When our countries are faced with terrorism we should conduct ourselves
with the kind of moral rectitude that is expected of a saint while
Britain and some other western nations are ready to dump righteousness
when they are under threat.
The
west is entitled to adopt double-and even treble- standards but
others dare not think of such foreign policy and human rights luxuries.
If I remember correctly my lessons in British history it was Queen
Victoria’s foreign secretary Lord Palmerston who claimed that
he was a conservative at home and a liberal abroad.
Tony
Blair is cast in the Palmerstonian mould.

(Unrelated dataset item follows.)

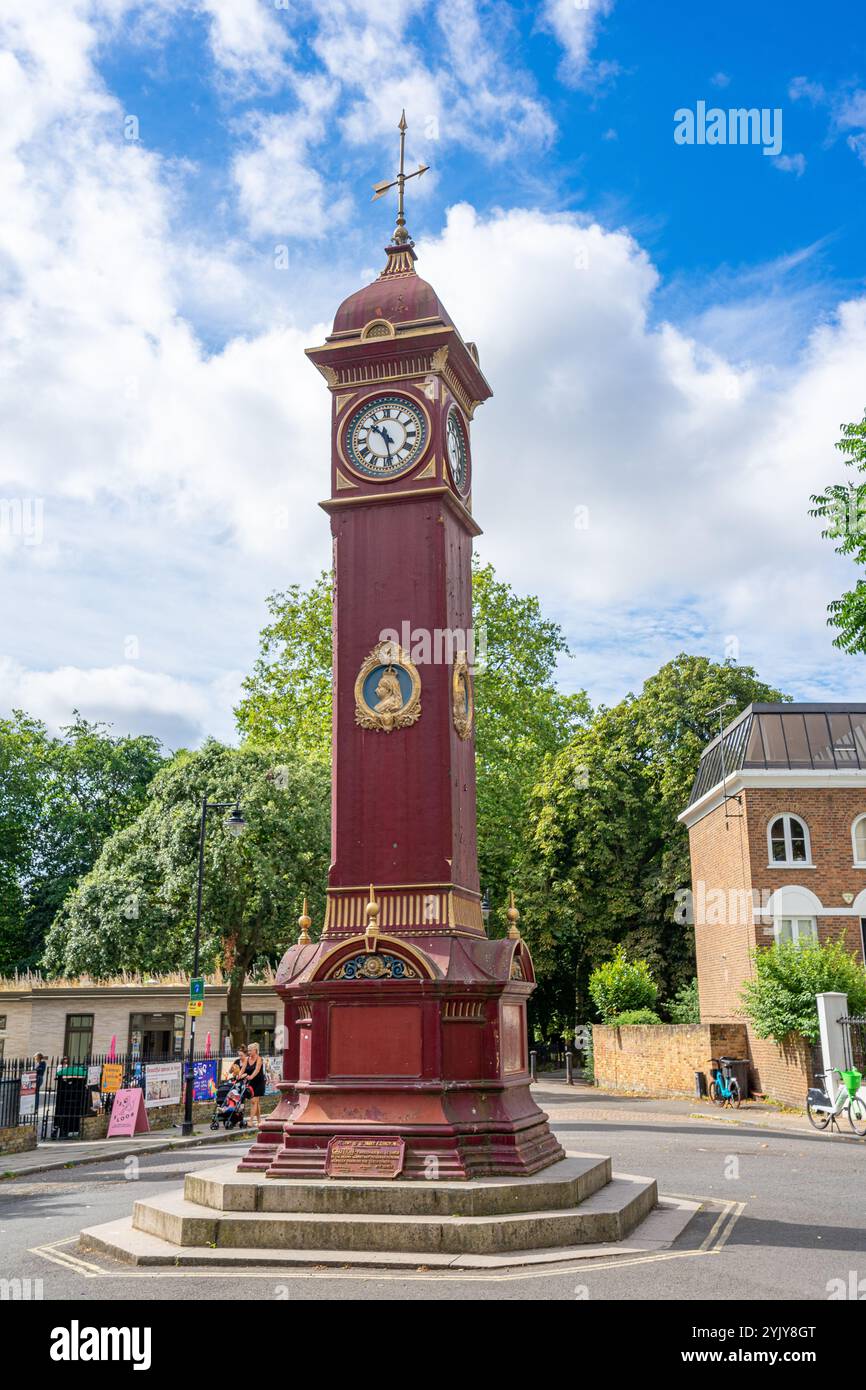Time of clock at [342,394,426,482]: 10:28
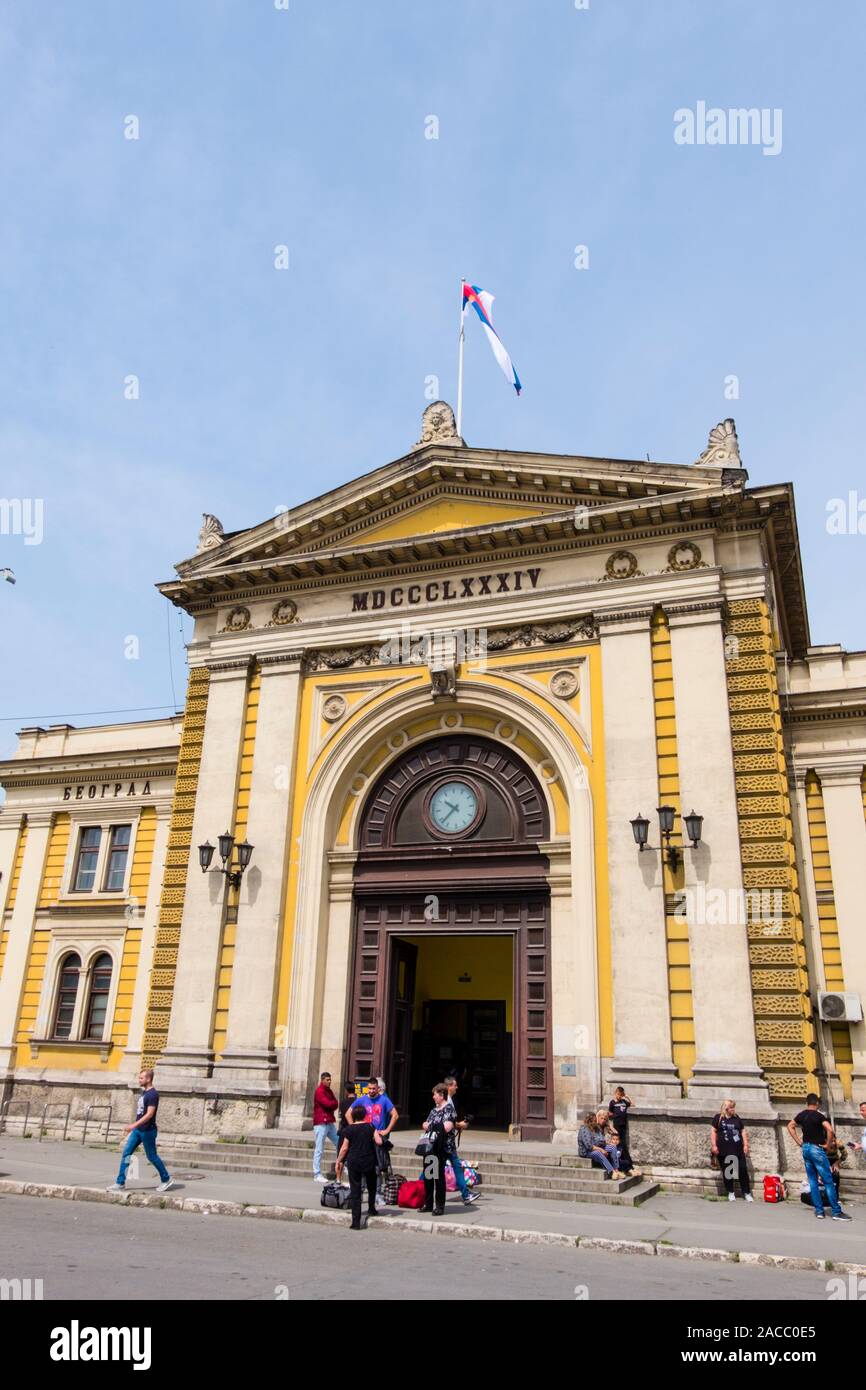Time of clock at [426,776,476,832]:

All his preaching about
poverty and concern for the poor and the destitute, about the global
threat of terrorism is nothing more than sounds from the pulpit.
Blair’s concern about terrorism is only when British and possibly
his friend George Bush’s interests are perceived as threatened.

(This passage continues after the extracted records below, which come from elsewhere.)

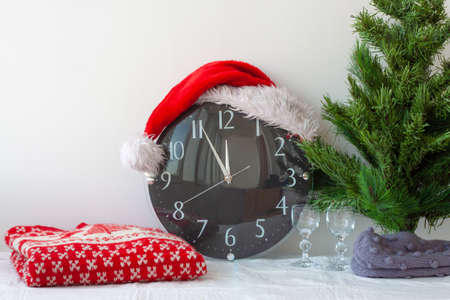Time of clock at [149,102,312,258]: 11:55
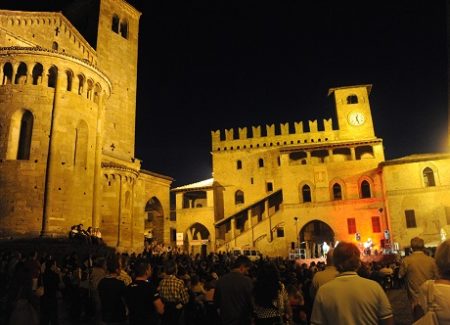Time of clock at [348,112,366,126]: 12:26
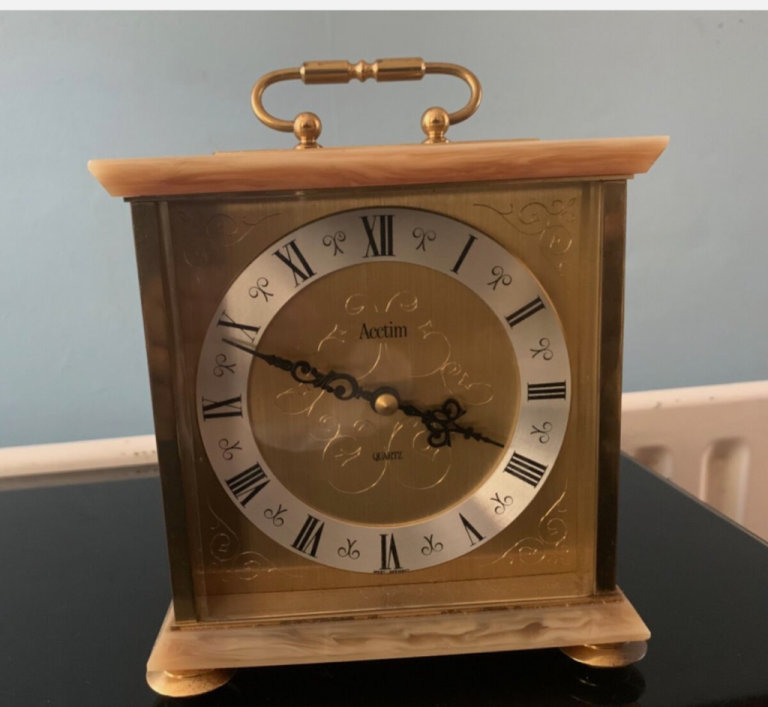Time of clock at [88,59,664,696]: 3:48
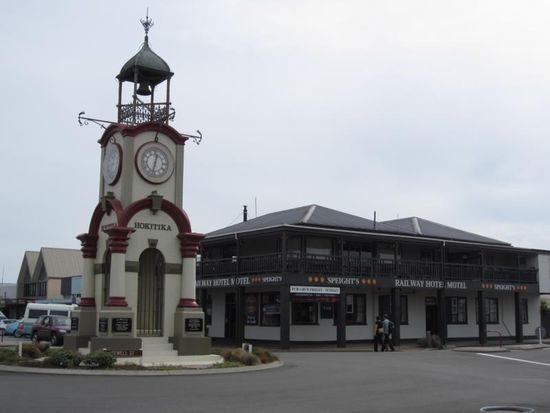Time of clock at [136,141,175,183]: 12:32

What happens in the rest of the world is cynically obliterated with
the flourish of a Lord Nelson holding a telescope to his blind eye.
Blair,
the self-proclaimed master blaster of terrorism who is ready to
deport radical Muslim clerics, is either naïve or cynically
insouciant to the fact that deporting Muslims or cracking down on
Muslims alone are not going to eradicate or minimise terrorism.
Terrorism
is a globalised and free market phenomenon as much as the trade
an investment his government promotes. Terrorism is not stopped
by chopping off one tentacle of an octopus. Any person with average
intelligence knows that. It is the head stupid.But while concentrating
his ire against radical Muslims, he is turning a blind eye to the
potential for terrorism that lies within his own society. In 2000-
and that was before 9/11- Britain passed anti-terrorism legislation
under which it banned several organisations deemed to be international
terrorist groups. But some of them continue to operate and raise
money that go to fund terrorism despite these laws.
When
the Home Office wanted to include the LTTE in the list, it was the
foreign office that was against it, particularly the head of the
South Asia Division at the time, Stephen Evans, now Britain’s
high commissioner in Colombo.
Fortunately
the Home Office ignored his advice. But has that stopped the former
head of the South Asian desk from abandoning his line of thinking
regarding the LTTE, which according to an Indian intelligence analyst
has carried out 250 suicide bombings to date.
Consequent
to the assassination of Lakshman Kadirgamar, Sri Lanka appealed
to the international community to adopt a tougher stance against
the LTTE in keeping with its responsibilities under international
law.
Until the end of 2005 Britain holds the presidency of the European
Union that has been quite vociferous in the past about the LTTE
eschewing violence and violating accepted norms of conduct.
The
world will be watching to see how Britain conducts itself as president
of the EU. If Britain is sincere about fighting terrorism, its application
of the law should be uniform and consciously applied to enhance
and ensure its commitment to combat terrorism. It must take the
lead.
If
it concentrates its energies against one group — the Muslims
— and lets others off the hook, it will be seen as indeed
a clash of civilisations- in A minor.